Sugars and sugar-derived metabolic signals affect source-sink balances and carbon partitioning in plants [3, 18]. Sugars trigger global repression of photosynthetic gene transcription in plants [4]. To determine whether there were changes in sugar level, we used HPLC methodology to analyze sugar content in leaves of 35-day old Camelina. While hexose contents of three AtPAP2 overexpressors were not significantly different from those of the WT and three null-lines, the sucrose contents in leaves of all three transgenic lines were 20 ~ 30% lower in the transgenic plants (Table 5). The low levels of sucrose in leaves may have enhanced photosynthesis, growth rate and biomass accretion [19].

Table 5 Sugar contents in leaves

Increased SPS activity in OE lines

Sucrose phosphate synthase (SPS) is a key enzyme in the sucrose synthesis pathway; it catalyzes conversion of frucose-6-phosphate (Fru6P) and UDP-Glucose (UDPG) to sucrose-6-phosphate [20]. Overexpresssion of SPS in Arabidopsis[21] and tobacco [22] affects leaf carbohydrate contents and whole plant development. The phenotypes of Camelina AtPAP2 OE lines may be attributable to enhanced enzyme activity during sucrose synthesis. SPS activity was elevated in leaves of AtPAP2 OE plants at both optimal Vmax and limiting Vlimit capacities (Table 6). Higher photosynthetic rates (Table 3) and SPS activity in OE lines may have supplied more sucrose for growth.

Table 6 Enhanced SPS Enzyme activities in OE lines

Unaltered protein expressions of FBP aldolase SnRK1.1 (and its phosphorylation status), nitrate Reductase, and FBPase in OE lines

SnRK1 protein kinase in plants balances cellular energy levels by regulating ATP production and consumption; this enzyme is activated in response to carbon starvation and energy-depleting stress conditions [23]. SnRK1 phosphorylates central enzymes involved in primary metabolism (e.g. SPS, nitrate reductase), leading to their inactivation [3, 24]. We analyzed protein expression levels of SnRK1 and its phosphorylation status by western blotting (Additional file 1). There were no differences in SnRK1 protein expression level or its phosphorylation status among the lines, indicating that higher SPS activity in the OE lines had not resulted from the action of SnRK1 on SPS. Western blotting demonstrated that protein expression levels of other metabolic enzymes, including nitrate reductase (NR), FBPase and FBP aldolase, were unaltered in transgenic plants (Additional file 1). Because anti-AtSPS antibodies from Agrisera (Vännäs, Sweden) did not cross-react with Camelina SPS, we were unable to determine the levels of SPS protein.

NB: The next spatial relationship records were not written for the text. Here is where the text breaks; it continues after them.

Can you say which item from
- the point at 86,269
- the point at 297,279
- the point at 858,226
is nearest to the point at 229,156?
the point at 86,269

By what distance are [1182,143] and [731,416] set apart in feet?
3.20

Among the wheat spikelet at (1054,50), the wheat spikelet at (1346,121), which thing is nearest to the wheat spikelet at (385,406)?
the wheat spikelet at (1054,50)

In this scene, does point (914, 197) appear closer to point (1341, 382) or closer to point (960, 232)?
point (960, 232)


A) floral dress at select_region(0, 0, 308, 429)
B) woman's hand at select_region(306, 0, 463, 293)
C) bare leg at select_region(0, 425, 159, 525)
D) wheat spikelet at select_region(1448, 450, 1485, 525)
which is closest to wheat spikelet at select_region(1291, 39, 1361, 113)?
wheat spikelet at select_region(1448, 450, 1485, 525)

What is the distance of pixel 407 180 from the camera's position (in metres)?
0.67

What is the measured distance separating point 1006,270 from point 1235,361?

Life cycle analysis (LCA) of Camelina-based biodiesel (green diesel) produced from seeds of genetically unaltered and transgenic lines

SimaPro LCA software is commonly used to construct LCAs of biodiesel produced from different feedstocks. To build a complete life cycle flow tree for the analysis, it is necessary to first build individual life cycle processes in SimaPro. These are then combined into an assembly, and finally into the life cycle as a whole. The functional unit, as well as the point of junction, is one megajoule (MJ) of energy output [25]. Additional file 2 depicts the life cycle flow tree of Camelina-derived fuel from Group 1, namely the group of Camelina seed that were genetically unaltered.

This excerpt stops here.